Equipas da Médicos Sem Fronteiras visitaram 23 campos de deslocados na província de Idlib, onde mais de 4.400 famílias não tinham os meios básicos para se protegerem do frio. O conflito na Síria, que teve início há 12 anos, obrigou cerca de dois milhões de pessoas a deixarem as suas casas e procurarem refúgio em campos de deslocados.

Deslocados na Síria: "Muitos acabam por fazer fogueiras dentro das tendas para se aquecerem"
Unknown Staff/ MSF

As pessoas no Noroeste da Síria, e em especial aquelas que se abrigam em campos de deslocados internos, enfrentam desafios recorrentes que agravam a já terrível situação em que vivem. O inverno traz-lhes uma realidade particularmente dura. Por isso, providenciar atempadamente um apoio específico às populações nestes campos tem um impacto muito significativo na redução de doenças relacionadas com o período invernoso que se aproxima.

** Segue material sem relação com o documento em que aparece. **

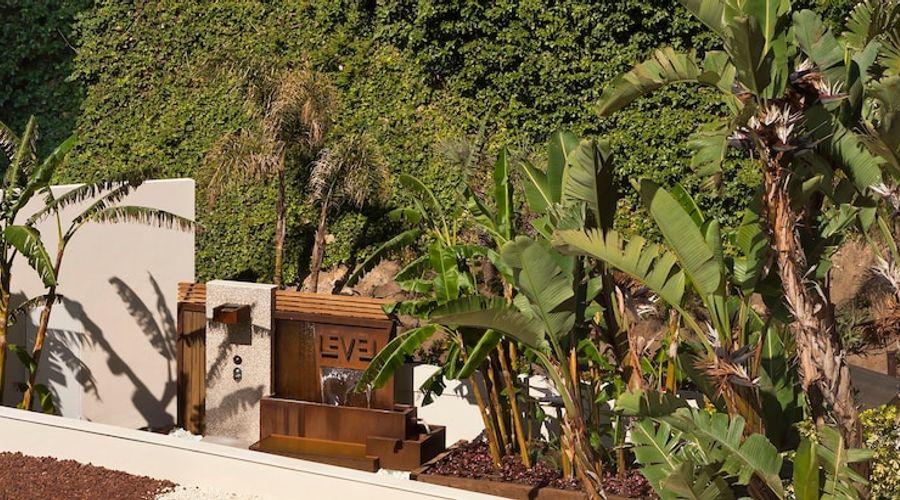 Melia Costa Del Sol-99 of 99 photos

“No inverno passado, tivemos de usar restos de plásticos e sapatos para nos aquecermos, porque não havia materiais de aquecimento seguros”, recorda Ahmed al-Mohammed, que vive num campo para pessoas deslocadas em Dana, na província de Idlib. “A vida no campo é difícil e os invernos aqui são duros.”

Cerca de dois milhões de pessoas vivem em campos de deslocados internos no Noroeste da Síria, tendo sido obrigadas a deixar as suas casas devido ao conflito no país, que se prolonga há 12 anos. Os campos estão sobrelotados e as infraestruturas são do mais básico ou nem sequer existem: muitos não têm estradas, eletricidade, água canalizada, casas de banho, blocos de chuveiros ou drenos de escoamento das chuvas. Estão amiúde localizados em áreas remotas e propensas a inundações, longe das vilas e cidades e de serviços essenciais como escolas, mercados e centros de saúde. As más condições em que se encontram as rodovias e a insegurança resultante do conflito continuado agravam o isolamento das pessoas que residem nestes campos.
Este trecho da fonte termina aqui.